The reply should be one number: how many lines of the data below contain "resting".

Stored data entries
════════════════

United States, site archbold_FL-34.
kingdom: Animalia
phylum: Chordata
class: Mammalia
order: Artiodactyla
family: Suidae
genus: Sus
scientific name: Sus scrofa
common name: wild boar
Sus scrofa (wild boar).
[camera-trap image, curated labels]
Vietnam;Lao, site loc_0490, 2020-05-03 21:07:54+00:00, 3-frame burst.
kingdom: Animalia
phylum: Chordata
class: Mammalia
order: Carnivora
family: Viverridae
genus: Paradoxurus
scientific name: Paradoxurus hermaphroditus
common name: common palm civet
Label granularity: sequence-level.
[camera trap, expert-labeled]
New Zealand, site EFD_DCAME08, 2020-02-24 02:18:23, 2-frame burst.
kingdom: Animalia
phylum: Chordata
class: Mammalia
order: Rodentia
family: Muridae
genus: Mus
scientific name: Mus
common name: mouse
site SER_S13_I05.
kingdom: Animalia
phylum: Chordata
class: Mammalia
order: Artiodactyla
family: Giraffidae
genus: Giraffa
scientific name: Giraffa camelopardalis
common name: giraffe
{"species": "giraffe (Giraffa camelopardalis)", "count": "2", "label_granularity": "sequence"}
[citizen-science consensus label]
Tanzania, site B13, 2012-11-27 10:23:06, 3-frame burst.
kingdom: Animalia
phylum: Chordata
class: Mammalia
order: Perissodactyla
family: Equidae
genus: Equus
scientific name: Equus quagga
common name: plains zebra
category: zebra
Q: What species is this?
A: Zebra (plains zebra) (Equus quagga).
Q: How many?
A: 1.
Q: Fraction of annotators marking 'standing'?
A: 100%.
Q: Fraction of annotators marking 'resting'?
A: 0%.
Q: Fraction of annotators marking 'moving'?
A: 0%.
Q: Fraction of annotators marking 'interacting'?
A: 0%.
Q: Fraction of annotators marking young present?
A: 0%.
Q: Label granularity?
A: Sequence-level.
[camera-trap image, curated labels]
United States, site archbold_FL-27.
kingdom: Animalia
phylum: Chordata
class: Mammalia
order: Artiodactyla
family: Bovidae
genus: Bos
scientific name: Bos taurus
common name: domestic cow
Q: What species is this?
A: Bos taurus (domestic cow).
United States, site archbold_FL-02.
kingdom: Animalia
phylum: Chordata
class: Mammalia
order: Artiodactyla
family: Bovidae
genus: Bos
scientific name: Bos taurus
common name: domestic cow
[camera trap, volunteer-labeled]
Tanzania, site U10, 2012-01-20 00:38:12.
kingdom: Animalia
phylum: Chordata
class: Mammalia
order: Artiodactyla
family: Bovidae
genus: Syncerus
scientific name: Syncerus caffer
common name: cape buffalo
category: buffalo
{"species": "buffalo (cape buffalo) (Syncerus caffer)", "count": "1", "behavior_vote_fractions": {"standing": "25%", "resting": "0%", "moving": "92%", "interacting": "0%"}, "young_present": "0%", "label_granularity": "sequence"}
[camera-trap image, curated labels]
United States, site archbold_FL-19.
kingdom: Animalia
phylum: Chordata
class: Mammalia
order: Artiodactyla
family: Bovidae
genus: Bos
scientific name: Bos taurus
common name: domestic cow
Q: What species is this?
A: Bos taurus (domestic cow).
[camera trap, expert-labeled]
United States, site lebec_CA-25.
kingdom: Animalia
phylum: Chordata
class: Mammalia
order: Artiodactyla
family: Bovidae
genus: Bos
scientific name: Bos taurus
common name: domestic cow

════════════════

* RESULT OF THE EXERCISE
2